(Dataset excerpts)
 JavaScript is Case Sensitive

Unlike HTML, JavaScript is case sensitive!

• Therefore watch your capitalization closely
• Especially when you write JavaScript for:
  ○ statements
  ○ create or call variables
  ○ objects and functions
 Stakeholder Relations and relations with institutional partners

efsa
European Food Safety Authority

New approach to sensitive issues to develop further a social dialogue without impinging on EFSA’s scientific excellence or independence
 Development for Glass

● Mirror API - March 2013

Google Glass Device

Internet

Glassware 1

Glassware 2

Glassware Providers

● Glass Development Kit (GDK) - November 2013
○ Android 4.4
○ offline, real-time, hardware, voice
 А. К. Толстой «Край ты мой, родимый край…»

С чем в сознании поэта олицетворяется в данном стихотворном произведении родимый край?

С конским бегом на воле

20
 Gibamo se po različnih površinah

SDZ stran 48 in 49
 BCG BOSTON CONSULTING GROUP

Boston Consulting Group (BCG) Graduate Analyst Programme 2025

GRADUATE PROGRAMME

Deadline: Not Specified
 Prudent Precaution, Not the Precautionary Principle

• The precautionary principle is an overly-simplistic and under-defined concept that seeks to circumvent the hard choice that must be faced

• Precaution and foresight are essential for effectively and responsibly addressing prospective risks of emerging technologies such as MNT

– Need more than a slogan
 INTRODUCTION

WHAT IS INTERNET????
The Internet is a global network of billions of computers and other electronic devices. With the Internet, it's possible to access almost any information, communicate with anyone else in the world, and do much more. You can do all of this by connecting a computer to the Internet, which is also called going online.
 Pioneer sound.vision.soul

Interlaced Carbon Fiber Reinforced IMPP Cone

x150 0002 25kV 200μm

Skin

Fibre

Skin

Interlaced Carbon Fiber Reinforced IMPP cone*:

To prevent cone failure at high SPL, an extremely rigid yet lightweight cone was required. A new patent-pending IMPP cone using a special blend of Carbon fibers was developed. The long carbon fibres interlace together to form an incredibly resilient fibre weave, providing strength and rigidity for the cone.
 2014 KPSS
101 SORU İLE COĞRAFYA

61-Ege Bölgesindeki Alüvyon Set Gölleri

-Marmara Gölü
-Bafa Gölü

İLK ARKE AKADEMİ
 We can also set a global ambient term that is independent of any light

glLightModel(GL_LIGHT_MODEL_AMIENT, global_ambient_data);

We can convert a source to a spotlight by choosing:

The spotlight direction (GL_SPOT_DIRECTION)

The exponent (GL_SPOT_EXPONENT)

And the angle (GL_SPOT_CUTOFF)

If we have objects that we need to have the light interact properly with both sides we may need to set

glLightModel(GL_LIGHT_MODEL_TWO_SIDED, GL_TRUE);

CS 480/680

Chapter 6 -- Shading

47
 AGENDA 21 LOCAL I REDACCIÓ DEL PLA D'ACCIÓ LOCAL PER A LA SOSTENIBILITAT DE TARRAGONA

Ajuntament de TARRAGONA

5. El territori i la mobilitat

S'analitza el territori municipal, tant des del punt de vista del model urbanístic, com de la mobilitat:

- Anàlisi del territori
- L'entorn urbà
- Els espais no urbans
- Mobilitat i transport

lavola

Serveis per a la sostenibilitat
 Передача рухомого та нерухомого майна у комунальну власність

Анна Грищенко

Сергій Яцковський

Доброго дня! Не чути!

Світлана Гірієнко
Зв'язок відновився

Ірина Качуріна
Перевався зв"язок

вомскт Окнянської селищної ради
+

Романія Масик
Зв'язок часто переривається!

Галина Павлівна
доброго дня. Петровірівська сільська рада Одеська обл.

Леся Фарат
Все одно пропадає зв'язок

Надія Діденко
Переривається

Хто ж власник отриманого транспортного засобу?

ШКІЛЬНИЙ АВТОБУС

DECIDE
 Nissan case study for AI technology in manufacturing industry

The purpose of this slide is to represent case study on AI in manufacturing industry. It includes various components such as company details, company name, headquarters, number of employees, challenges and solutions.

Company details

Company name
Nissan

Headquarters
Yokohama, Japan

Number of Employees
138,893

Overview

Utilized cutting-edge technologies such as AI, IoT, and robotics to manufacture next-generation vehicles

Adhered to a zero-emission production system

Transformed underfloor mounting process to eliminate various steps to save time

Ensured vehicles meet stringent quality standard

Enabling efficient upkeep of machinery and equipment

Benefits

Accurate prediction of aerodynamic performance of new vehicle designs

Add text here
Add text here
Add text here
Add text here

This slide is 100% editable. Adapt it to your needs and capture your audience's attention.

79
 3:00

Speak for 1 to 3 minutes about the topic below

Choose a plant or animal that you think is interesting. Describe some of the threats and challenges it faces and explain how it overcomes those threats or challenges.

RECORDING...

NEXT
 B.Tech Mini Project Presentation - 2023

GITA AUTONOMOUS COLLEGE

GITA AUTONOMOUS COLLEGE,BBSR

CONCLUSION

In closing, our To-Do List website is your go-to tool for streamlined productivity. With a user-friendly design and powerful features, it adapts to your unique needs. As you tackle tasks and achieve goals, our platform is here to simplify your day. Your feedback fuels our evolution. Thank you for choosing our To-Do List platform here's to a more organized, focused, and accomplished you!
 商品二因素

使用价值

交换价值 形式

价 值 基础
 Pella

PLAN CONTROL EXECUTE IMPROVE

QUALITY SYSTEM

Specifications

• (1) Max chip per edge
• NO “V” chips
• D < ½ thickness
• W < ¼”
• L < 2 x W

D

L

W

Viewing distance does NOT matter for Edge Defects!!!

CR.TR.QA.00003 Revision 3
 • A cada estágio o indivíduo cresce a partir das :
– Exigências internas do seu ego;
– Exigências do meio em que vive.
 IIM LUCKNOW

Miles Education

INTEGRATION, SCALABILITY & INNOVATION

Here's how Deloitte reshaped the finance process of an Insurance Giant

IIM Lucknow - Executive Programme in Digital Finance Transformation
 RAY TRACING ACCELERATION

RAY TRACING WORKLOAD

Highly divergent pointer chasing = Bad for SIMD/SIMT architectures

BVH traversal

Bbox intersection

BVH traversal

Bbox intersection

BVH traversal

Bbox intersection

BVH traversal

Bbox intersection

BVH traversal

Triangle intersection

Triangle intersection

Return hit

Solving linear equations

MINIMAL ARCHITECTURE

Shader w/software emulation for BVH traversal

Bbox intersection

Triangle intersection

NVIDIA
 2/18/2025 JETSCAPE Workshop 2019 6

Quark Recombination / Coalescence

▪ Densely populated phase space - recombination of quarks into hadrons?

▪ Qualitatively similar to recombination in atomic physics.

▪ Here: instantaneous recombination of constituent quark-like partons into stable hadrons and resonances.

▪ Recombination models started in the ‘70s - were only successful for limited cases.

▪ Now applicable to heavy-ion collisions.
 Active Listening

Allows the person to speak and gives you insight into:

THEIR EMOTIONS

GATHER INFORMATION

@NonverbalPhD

__Assignment__: Pull each line containing "Exigências" from the records.

__Solution__:
– Exigências internas do seu ego;
– Exigências do meio em que vive.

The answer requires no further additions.